TÜPRAG Yönetim kurulu Başkanı Mehmet Yılmaz, Uşak Kışladağ altın madeninin 2011 yılından bu yana ülke ekonomisine yaklaşık 2 Milyar Dolar katkıda bulunduğunu ve şirket payının sadece yüzde 10 olduğunu açıkladı.
Durmuş Yılmaz’ın “TÜPRAG bir hayır kurumu değil. Merkez Bankası'na satılan altınların karşılığı olarak alınan Türk lirası ile ne yapıldı? Dövize çevrilerek yurtdışına mı aktarıldı? Sorularına ve diğer iddialarına cevap TÜPRAG Yönetim Kurulu Başkanı Mehmet Yılmaz’dan geldi:
Yılmaz, açıklamalarında madenin kazancıyla ilgili şu bilgilere yer verdi:
KAMUOYU AÇIKLAMASI
Altın Madenciliği ve Tüprag Kışladağ Altın Madeni Hakkında Çeşitli Medya Kuruluşlarında Yer Alan İddialara İlişkin Doğrulama ve Bilgilendirme Metni.

* [Sağlanan veriler]
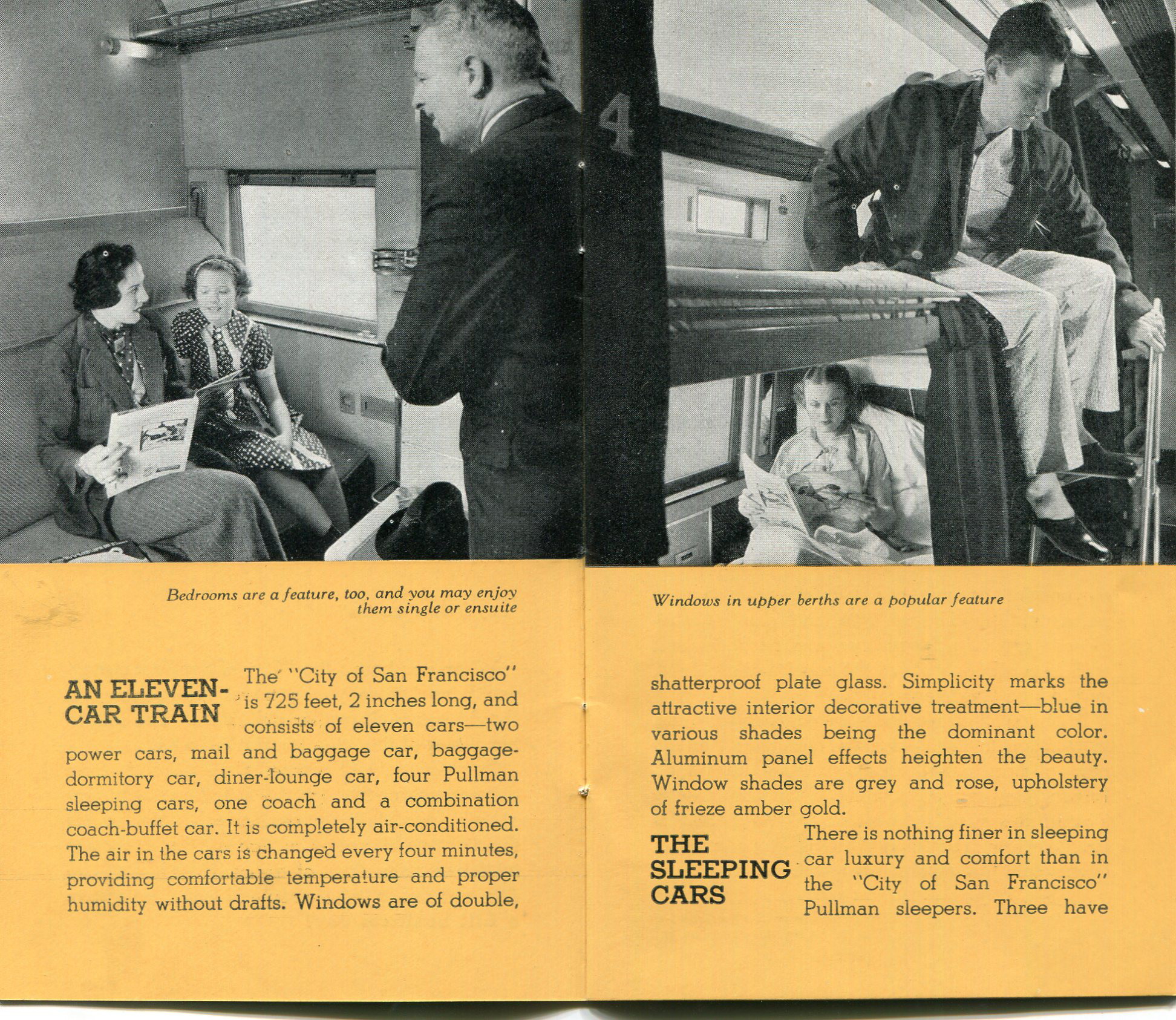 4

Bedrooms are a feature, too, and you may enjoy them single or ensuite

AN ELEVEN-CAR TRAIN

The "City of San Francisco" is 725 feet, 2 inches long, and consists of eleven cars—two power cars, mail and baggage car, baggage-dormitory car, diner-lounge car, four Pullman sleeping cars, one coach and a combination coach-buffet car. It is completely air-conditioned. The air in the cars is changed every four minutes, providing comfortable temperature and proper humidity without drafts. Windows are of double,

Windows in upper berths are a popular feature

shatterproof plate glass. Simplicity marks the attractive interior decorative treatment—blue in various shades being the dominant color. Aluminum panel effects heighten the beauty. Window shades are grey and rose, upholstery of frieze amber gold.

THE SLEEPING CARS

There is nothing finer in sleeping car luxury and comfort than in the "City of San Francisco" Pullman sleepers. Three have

---

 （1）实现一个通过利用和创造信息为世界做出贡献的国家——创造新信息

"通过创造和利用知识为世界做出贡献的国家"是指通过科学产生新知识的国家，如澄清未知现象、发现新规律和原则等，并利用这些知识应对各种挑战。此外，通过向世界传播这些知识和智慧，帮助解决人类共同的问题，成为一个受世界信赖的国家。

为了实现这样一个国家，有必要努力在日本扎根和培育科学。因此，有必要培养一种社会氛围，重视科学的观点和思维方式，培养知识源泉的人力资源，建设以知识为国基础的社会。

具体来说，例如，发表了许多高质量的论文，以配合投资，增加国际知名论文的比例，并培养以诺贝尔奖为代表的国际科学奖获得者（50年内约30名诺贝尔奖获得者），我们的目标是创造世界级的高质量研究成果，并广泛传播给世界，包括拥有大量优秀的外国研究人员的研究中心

* [Yapılacak işler]
**a)** Kışladağ altın madeniyle ilgili metinde “TÜPRAG Yönetim kurulu Başkanı Mehmet Yılmaz, Uşak” sözlerinden “10 olduğunu açıkladı.” sözlerine kadar olan bölümü aynen aktarın.
**b)** Kışladağ altın madeniyle ilgili metne göre maden 2011 yılından bu yana ülke ekonomisine ne kadar katkıda bulunmuştur?
**c)** Kışladağ altın madeniyle ilgili metni kaldığı yerden sürdürün.

* [Cevaplar aşağıda]
**a)**
TÜPRAG Yönetim kurulu Başkanı Mehmet Yılmaz, Uşak Kışladağ altın madeninin 2011 yılından bu yana ülke ekonomisine yaklaşık 2 Milyar Dolar katkıda bulunduğunu ve şirket payının sadece yüzde 10 olduğunu açıkladı.

**b)** Yaklaşık 2 milyar dolar katkıda bulunmuştur.

**c)**
Devlet Hakkı ve Diğer Ödemeler
3213 sayılı Maden Kanunu'nun 14. maddesine göre, devlet hakkı oranları madenin türüne ve piyasa koşullarına göre belirlenmektedir, dolayısıyla tek ve standart bir yüzdelik miktar söz konusu değildir. Özellikle altın, gümüş ve platin gibi madenler için devlet hakkı oranları, uluslararası piyasa fiyatlarına bağlı olarak değişkenlik gösterir. Örneğin, altının ons fiyatı 1701-1800 $/ons aralığında olduğunda, devlet hakkı oranı %13,75 olarak uygulanmaktadır. Mevcut durumda ons altın 2.900 $ düzeyindedir ve devlet hakkı için %18,75’lik oran söz konusudur. Ülkemizde tesis yatırımı yapan maden şirketlerine tanınan %40 teşvik uygulaması ile bu oran nihai olarak %11,25 olarak gerçekleşmektedir. Ayrıca, 4 Eylül 2020 tarihli ve 31234 sayılı Resmi Gazete'de yayımlanan Cumhurbaşkanı Kararı ile altın ve gümüş madenleri için belirlenen devlet hakkı oranlarının %25 artırımlı olarak uygulanmasına karar verilmiştir. Dolayısıyla, bu oranlar %2'nin çok üzerinde seyretmektedir. Ayrıca, madencilik şirketleri devlet hakkı dışında da ruhsat, orman, mera, emlak, çevre ve gümrük gibi çeşitli vergi ve bedeller ödeyerek ülke ekonomisine katkıda bulunmaktadır.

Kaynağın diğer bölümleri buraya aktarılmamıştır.